> _Text passage_
CouchDB cleanup script for purging old docs
May 31, 2012 Leave a comment
CouchDB does not have straightforward ways to clean up old data. This is one simple way do delete entries by date, but it requires that
- Your documents have date or timestamp property
- There is view for each database to fetch documents for that property
Prerequisities
- Node.js
- jss module, i.e. ‘npm install jss’.
1. Prepare views for Cleanup
Define view in each database that needs regular cleanup. Use something like this where emitted key field is timestamp in seconds.
views: {
created: {
map: function(doc) {
if ( doc.created ) {
emit(doc.created, doc._rev);
}
}
}
....
}
2. The Cleanup script
Script queries old doc ids from the cleanup view and marks them as deleted. Documents are not deleted immediately but are removed physically on next CouchDB compact. CouchDB 1.2.0 supports autocompact so just enable it and don’t worry about it.
#!/bin/bash
DBHOST=localhost
# Get key for entries that are over 6 months old. This assumes that created view can be queried using timestamps as keys.
if uname -a | grep -i darwin > /dev/null
then
TODAY=$(date '+%Y-%m-%d')
MONTHSAGO=$(date -v -24w '+%Y-%m-%d')
MONTHSAGO_E=$(date -v -24w '+%s')
else
TODAY=$(date '+%Y-%m-%d')
MONTHSAGO=$(date -d '24 weeks ago' '+%Y-%m-%d')
MONTHSAGO_E=$(date -d '24 weeks ago' '+%s')
fi
PATH=$PATH:/usr/local/bin
# JSON scripting tool
JSS=$(npm bin)/jss
cleanup() {
DATABASE=$1
DESIGN=$2
echo "Cleaning $DATABASE/$DESIGN"

> _Items_
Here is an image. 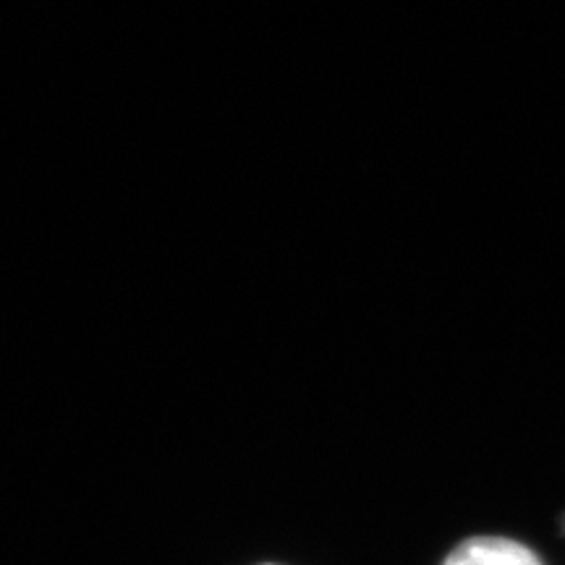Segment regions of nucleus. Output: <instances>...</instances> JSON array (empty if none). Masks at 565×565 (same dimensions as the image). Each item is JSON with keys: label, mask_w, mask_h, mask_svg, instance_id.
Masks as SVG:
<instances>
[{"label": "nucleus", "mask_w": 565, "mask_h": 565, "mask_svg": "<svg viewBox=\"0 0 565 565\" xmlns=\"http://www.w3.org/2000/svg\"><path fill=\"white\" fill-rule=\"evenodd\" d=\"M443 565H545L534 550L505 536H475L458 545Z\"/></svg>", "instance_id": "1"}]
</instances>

...

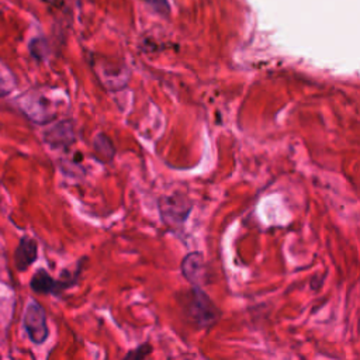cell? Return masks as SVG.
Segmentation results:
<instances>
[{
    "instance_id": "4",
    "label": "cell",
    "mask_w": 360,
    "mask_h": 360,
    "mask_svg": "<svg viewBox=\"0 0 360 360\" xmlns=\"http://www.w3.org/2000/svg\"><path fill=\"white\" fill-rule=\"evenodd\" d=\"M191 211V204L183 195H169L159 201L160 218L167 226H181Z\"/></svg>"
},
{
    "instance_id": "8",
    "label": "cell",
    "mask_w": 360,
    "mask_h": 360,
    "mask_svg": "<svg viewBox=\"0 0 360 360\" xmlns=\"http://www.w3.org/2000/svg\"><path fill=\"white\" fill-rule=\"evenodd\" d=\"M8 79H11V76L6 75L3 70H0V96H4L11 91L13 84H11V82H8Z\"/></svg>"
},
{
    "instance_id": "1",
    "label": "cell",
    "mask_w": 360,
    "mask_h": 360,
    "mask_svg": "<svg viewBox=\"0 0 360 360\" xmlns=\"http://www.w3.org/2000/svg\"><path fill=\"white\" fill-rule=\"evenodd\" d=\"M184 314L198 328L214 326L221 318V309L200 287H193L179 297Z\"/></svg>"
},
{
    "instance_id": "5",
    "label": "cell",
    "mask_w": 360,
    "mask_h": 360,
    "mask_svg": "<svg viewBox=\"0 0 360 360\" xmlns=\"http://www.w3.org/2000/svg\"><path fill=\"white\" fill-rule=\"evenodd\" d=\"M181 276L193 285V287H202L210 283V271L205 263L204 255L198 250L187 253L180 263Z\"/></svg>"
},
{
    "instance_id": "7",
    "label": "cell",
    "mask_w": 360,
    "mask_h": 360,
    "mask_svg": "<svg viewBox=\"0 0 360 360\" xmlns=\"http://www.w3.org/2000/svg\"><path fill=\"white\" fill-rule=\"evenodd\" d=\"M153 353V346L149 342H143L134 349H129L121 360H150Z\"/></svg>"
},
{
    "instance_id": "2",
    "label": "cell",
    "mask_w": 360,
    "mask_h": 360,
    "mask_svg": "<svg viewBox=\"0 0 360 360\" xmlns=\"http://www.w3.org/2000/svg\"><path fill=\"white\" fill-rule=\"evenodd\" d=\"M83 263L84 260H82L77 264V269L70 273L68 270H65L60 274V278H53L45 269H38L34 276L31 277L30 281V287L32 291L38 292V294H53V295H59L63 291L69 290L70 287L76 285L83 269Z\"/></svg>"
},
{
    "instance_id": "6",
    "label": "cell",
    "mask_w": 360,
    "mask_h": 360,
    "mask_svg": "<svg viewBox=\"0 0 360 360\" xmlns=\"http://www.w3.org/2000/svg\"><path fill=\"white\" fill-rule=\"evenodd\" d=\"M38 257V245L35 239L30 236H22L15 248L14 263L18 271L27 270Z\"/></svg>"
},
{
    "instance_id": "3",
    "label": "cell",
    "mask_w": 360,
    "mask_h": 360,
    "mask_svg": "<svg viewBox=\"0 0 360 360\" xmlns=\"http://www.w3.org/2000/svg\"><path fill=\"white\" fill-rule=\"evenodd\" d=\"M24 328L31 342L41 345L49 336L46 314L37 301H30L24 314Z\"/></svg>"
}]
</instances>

* * *

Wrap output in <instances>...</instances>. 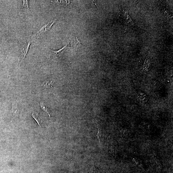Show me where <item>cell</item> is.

> _Work to be completed_
Pick up the CouchDB cleanup article after its final line and continue it. None of the records is required for what is asked here.

> _Response to the exercise_
curl --silent -S http://$DBHOST:5984/$DATABASE/_design/$DESIGN/_view/created?endkey=$MONTHSAGO_E | \
$JSS --bulk_docs '$.id' '{_id: $.id, _rev:$.value, _deleted:true}' | \
curl --silent -S -X POST -d @- -H "Content-Type:application/json" http://$HOST:$PORT/$DATABASE/_bulk_docs | \
sed 's/\({[^}]*}\),/\1\n/g' | tr -d '[]' | \
$JSS '$.ok != true'
}
echo "STATS CLEANUP <= $MONTHSAGO - Start" `date`
# Put databases and views here
cleanup somedb1 someview
cleanup somedb1 otherview
cleanup somedb2 alsoview
echo "STATS CLEANUP - Done" `date`
The script does this
- Get expired docs, e.g. curl ‘http://localhost:5984/mydatabase/_design/mydesign/_view/created?endkey=1337049581’
- Build bulk doc delete request (jss)
- Issue delete bulk request (curl post)
- sanitize couchdb output, i.e. add newlines and remove brackets (sed)
- print failed ones
Note that default version of jss doesn’t output proper JSON if no documents are found, use my fork to workaround this problem if you dont want to see errors in logs.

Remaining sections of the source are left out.